_Given passage_
☆ ☆ ☆

Campus Closure Status:
With only about four weeks left in the term and COVID-19 restrictions still in place, we have decided to keep campus closed through the end of the term. The compounded risks of people coming and leaving and coming again (for summer term) from various parts of the country for, at best, a handful of days compelled us to make this decision. In addition, our counseling team has noted that seniors in particular need some time and support to anticipate and grieve the prospect of not returning this term. Our hearts ache that we cannot spend the last few weeks of your high school career together in person. We will, however, have a full blown Oliverian graduation as soon as we logistically (hotels, etc) and responsibly can, so please stay posted!
We are planning for Summer Session 2020 to start on campus as scheduled on June 28. This is the plan, of course, subject to change based on the evolving COVID-19 situation. As a school poised between traditional boarding schools, which are mostly closed, and therapeutic programs, which have remained open as essential services, we have the opportunity, and burden, of some unique options. We will continue to weigh these options and plan our safety protocols with great care and transparency.
Room and Board Refund:
Because campus will remain closed for the balance of the school year, we will calculate a room and board refund accordingly. Most of our expenses remain intact as we deliver robust remote services utilizing all of our staff. Food and dorm-utilities costs, however, represent an unused portion of your tuition. I will send a separate note with details later this week.
Today while sitting on the front deck with my family it struck me how appropriately the word “spring” describes this season, especially in New Hampshire. Just last week it was snowing. But today the sun is out and the world is warm and stuff is springing up all over the place–bugs, grass, birds, flowers.
When spring really finally springs here–after a succession of teasingly nice-ish days followed by sadistic storms–it really springs. “Boing!” as the poet, Al Purdy, said. That happened today.
And while we sat, enjoying the sun, the birdsongs, and the breezes, a wasp landed on the the toy “eggs-cavator” tractor my son, Colton, was playing with. I exploded from my chair, screamed a profanity, and did a gangly martial arts-like sequence that scared everyone except the wasp. After this absurd paternal spasm, I composed myself with a deep breath and removed the the wasp with a flick of my index finger just as another landed on my arm. I swore again and did another gangly dance. They are everywhere now, as if materializing from thin air.

☆ ☆ ☆

_Tasks to carry out_
[1] From the school update above, quote word for word the stretch that begins at the words "Today while sitting" and stops after the words "grass, birds, flowers.".
[2] Write what comes next in the school update on the campus closure and the arrival of spring, picking up after its final sentence.

☆ ☆ ☆

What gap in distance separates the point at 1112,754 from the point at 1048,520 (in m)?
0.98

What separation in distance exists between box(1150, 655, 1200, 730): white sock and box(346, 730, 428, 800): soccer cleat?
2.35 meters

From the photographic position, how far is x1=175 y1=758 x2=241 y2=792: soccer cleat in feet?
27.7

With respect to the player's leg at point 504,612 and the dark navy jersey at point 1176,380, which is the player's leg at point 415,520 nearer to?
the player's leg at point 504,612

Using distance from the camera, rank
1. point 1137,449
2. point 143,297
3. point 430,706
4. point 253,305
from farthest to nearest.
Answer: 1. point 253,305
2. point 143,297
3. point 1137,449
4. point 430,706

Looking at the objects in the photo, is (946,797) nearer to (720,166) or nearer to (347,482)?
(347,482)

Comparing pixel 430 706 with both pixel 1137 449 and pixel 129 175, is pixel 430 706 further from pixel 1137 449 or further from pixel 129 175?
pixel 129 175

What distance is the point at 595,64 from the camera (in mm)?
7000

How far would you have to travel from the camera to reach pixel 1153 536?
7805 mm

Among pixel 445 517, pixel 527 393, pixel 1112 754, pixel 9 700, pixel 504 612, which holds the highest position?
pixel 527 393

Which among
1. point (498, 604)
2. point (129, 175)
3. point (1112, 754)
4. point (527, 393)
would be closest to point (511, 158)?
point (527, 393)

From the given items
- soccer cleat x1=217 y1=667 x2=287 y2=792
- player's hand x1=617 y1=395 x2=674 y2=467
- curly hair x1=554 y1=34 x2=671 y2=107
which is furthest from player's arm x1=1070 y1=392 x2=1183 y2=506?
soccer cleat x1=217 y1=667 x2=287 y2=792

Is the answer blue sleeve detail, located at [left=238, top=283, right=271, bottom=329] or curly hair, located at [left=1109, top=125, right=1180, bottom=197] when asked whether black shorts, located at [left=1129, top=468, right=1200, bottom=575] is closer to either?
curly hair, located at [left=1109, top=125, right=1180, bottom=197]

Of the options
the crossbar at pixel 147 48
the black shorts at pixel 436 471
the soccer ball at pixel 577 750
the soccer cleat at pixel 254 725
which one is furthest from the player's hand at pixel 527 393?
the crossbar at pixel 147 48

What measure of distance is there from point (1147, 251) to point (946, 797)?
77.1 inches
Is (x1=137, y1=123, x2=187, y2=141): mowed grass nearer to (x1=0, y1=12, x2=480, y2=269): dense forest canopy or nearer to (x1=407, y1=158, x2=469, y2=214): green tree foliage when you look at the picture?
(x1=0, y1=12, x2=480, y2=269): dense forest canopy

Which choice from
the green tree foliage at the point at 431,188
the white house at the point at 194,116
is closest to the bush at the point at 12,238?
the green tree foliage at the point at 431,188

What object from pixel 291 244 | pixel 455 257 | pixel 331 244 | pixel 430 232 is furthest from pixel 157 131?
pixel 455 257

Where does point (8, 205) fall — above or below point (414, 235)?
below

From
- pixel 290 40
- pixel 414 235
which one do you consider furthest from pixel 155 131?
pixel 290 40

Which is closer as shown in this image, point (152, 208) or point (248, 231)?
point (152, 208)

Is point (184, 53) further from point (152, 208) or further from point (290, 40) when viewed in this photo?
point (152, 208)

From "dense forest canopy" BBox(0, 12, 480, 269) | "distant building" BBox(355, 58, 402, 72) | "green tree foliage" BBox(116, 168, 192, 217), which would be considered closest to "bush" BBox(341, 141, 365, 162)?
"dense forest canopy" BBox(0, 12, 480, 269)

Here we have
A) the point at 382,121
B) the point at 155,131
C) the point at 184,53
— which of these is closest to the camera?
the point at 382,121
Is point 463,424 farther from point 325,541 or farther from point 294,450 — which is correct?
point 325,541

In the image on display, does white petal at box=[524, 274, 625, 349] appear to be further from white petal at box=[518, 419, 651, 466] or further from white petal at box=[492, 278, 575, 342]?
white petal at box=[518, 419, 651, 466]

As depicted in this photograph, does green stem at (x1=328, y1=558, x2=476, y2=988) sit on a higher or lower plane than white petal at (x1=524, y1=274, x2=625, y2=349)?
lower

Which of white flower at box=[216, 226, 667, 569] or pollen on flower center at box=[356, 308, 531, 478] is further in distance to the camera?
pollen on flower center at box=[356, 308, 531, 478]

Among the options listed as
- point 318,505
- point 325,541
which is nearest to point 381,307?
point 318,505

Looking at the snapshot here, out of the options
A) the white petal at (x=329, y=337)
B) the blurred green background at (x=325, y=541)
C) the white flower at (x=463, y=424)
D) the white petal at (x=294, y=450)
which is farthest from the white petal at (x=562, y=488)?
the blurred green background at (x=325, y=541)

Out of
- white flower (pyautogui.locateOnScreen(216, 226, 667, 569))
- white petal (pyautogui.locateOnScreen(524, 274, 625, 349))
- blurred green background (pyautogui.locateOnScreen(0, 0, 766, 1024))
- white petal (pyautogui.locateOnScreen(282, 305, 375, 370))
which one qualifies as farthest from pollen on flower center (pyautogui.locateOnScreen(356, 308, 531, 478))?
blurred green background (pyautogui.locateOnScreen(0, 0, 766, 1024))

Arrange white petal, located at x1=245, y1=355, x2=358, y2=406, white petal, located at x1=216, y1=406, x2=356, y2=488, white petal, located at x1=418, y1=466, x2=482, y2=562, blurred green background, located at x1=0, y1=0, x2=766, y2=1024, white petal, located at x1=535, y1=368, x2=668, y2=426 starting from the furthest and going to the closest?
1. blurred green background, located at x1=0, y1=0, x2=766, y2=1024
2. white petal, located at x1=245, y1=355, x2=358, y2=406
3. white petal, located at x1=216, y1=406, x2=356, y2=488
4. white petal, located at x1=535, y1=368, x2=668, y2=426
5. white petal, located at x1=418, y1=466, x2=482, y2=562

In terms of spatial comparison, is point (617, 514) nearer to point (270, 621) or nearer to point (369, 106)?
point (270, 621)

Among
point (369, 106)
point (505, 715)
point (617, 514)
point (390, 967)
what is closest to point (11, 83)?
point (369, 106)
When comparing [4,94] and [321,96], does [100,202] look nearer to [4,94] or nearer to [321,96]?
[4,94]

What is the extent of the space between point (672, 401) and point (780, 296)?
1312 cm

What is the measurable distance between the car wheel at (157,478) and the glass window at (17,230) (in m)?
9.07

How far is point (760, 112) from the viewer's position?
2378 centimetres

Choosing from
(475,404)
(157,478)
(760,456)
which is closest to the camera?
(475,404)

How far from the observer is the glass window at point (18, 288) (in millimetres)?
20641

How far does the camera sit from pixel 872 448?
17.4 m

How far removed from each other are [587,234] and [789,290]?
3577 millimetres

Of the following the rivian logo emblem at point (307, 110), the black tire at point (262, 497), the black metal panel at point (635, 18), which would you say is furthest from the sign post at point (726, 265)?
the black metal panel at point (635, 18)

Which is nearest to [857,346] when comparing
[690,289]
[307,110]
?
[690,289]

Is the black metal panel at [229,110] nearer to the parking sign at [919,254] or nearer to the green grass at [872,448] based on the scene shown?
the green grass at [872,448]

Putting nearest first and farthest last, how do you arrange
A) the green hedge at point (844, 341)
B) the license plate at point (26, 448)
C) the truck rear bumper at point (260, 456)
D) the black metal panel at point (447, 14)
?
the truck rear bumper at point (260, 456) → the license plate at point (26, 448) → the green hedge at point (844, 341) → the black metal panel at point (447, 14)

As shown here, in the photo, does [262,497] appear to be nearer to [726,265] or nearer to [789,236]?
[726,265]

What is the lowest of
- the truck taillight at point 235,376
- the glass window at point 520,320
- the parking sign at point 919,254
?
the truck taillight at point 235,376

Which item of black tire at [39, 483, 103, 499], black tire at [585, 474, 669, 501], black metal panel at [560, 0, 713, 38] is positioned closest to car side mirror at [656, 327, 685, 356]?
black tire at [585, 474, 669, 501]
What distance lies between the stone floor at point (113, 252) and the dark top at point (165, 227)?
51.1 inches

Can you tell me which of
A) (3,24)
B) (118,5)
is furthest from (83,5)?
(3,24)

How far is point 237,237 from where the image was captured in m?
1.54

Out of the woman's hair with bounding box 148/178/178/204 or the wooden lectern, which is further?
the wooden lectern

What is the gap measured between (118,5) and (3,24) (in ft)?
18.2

☆ ☆ ☆

_Answers below_
[1]
Today while sitting on the front deck with my family it struck me how appropriately the word “spring” describes this season, especially in New Hampshire. Just last week it was snowing. But today the sun is out and the world is warm and stuff is springing up all over the place–bugs, grass, birds, flowers.

[2]
Later, during my run, the trail was more crowded with people and dogs than it has been lately. A large pit bull lunged viciously at Liam, almost pulling away from his owner. After the run I found a tick on Liam–the first of the year. A few hours later I took a tick off my son–the second of the year. During Beth’s run she surprised a mama bear and two kitten-sized cubs. They scrambled up a small tree six feet away, staring her down while she backed slowly away.
Spring is intoxicating, beautiful, explosively gorgeous. And its freakin’ dangerous. This co-crescendo of life and risk is nothing new. It is kind of how things work. The more life, the more risk. The sun is shining! Go outside and play! But before you do, remember to watch for wasps, leash your dog, apply bug repellent, and pack bear spray.
Fortunately, unlike spring, which uncoils all of its gifts and hazards on us at once, we can exit this novel coronavirus winter on our own terms, a little at a time, working our way judiciously toward things like school at school, work at work, concerts, sporting events, dinner parties, and hugs. This exit will require thought and patience and creativity and care–which Oliverian parents, students, faculty, and trustees have already provided in abundance. It will include fits and starts and, maybe, a few unscheduled stops.
But spring will come! I look forward to enjoying it with all of you.